As shown in Table 8, the super minimal ITR transposon resulted in the highest level of site-specific integration of the four ITR designs tested; however, the TAL Binding ITR demonstrated good activity at LINE1 elements.

B. Large Transposons

In a second experiment, the various ITR designs were next compared for site-specific transposition of large transposons into the human genome at a target site found in LINE1 repeats (SEQ ID NO: 37) catalyzed by LINE1 TAL-ssSPB comprising LINE L1 ss-SPB PBx (SEQ ID NO: 38) and LINE R1 ss-SPB PBx (SEQ ID NO: 39). The transposon donor nanoplasmid contained a PiggyBac transposon containing from 5′ to 3′ direction: TTAA, a 309 bp fragment containing the PiggyBac 5′ ITR and part of the UTR, a “cargo” consisting of an EF1a promoter, a puromycin resistance gene, a 2A peptide, and a GFP reporter, followed by a 238 bp fragment containing the PiggyBac 3′ ITR and part of the UTR, and TTAA (SEQ ID NO: 44). The donor DNA transposon was modified to replace the full ITRs with TAL binding ITRs with 25 bp spacer, minimal ITRs, or 19 bp super minimal ITRs. Each transposon donor was co-transfected into HEK293T cells along with the LINE1 TAL-ssSPB expression vectors.

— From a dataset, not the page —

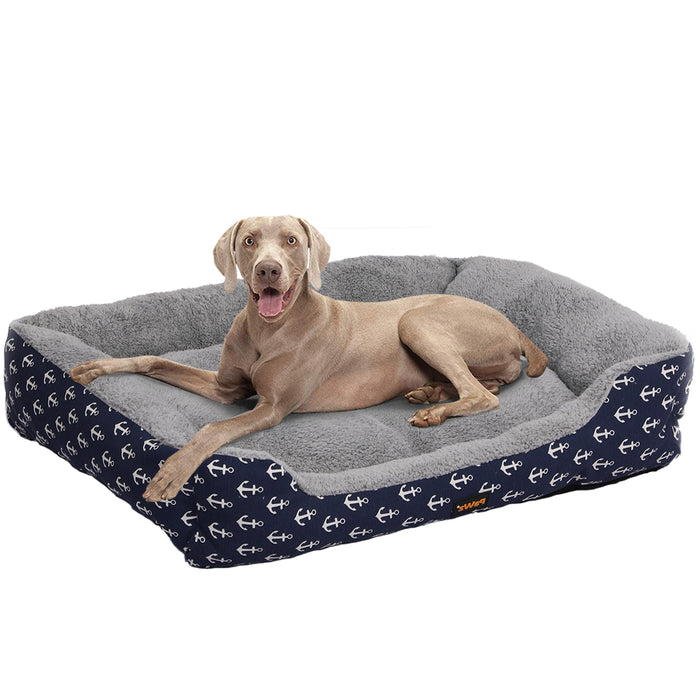 Pawzee Artso Soft Comfy Sofa Pet Bed | Cotton Filled Dog Bed - Navy XL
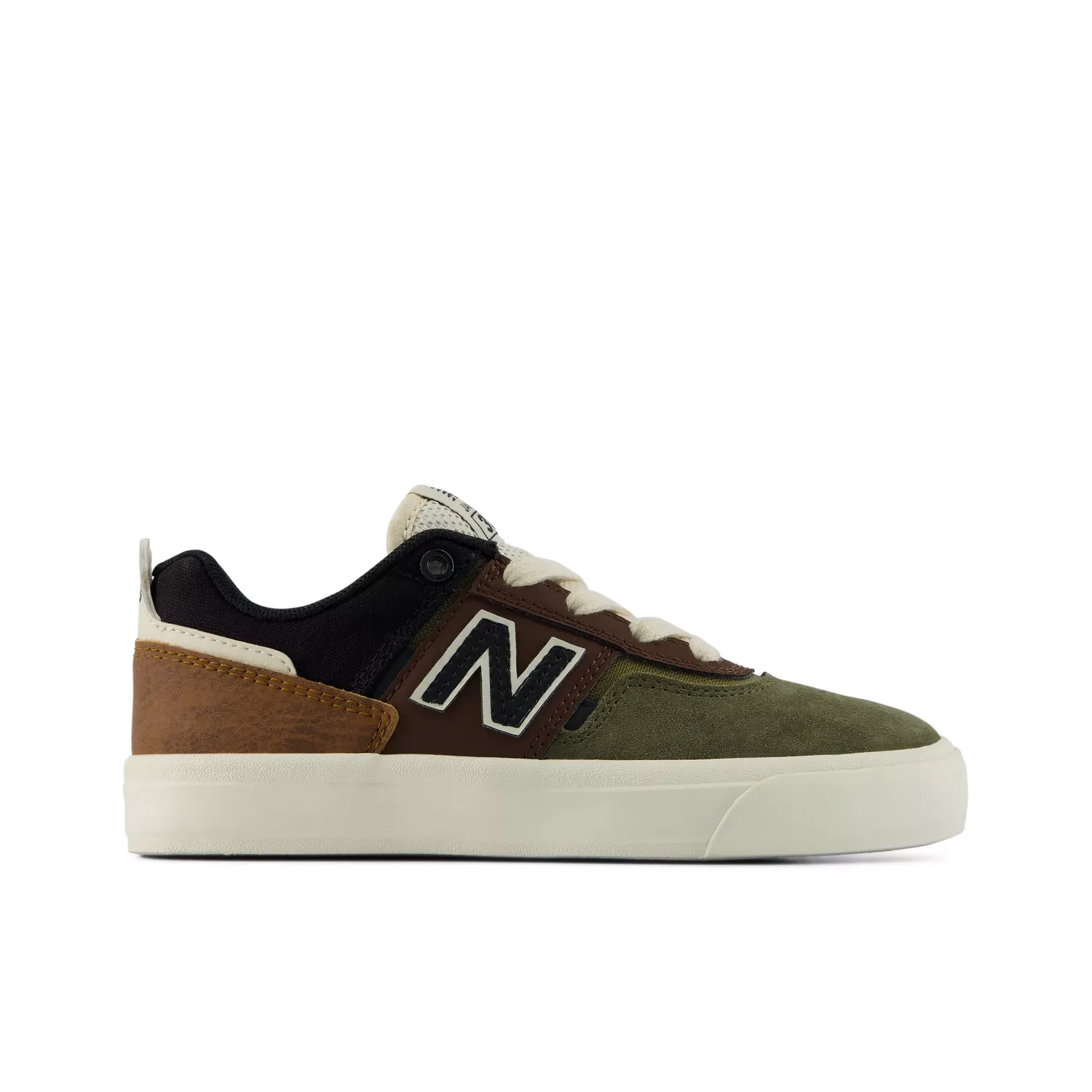 Детские кроссовки для скейтбординга с шнуровкой Jamie Foy 306 New Balance, Dark Moss With Black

One or three days later, the genomic DNA was harvested and site-specific integration of the transposon into the target sites in the forward orientation was quantified by ddPCR. The results are shown in Table 9.

	TABLE 9
	Integrations per Haploid Genome

Day 1

Day 3

	Rep 1	Rep 2	Rep 3	Average	Rep 1	Rep 2	Rep 3	Average

Full ITR	0.21	0.18	0.18	0.19	0.83	1.1	1.09	1.01
TAL Binding	0.24	0.24	0.26	0.25	0.97	1.41	1.18	1.19
ITR
Minimal ITR	0.24	0.22	0.41	0.29	0.78	0.88	1.07	0.91
Super	0.52	0.52	0.54	0.53	1.34	2.05	1.9	1.76
Minimal ITR

As shown in Table 9, similar to the first experiment using small transposons, the super minimal ITR transposon resulted in the highest level of site-specific integration of large transposons into LINE1 element repeats.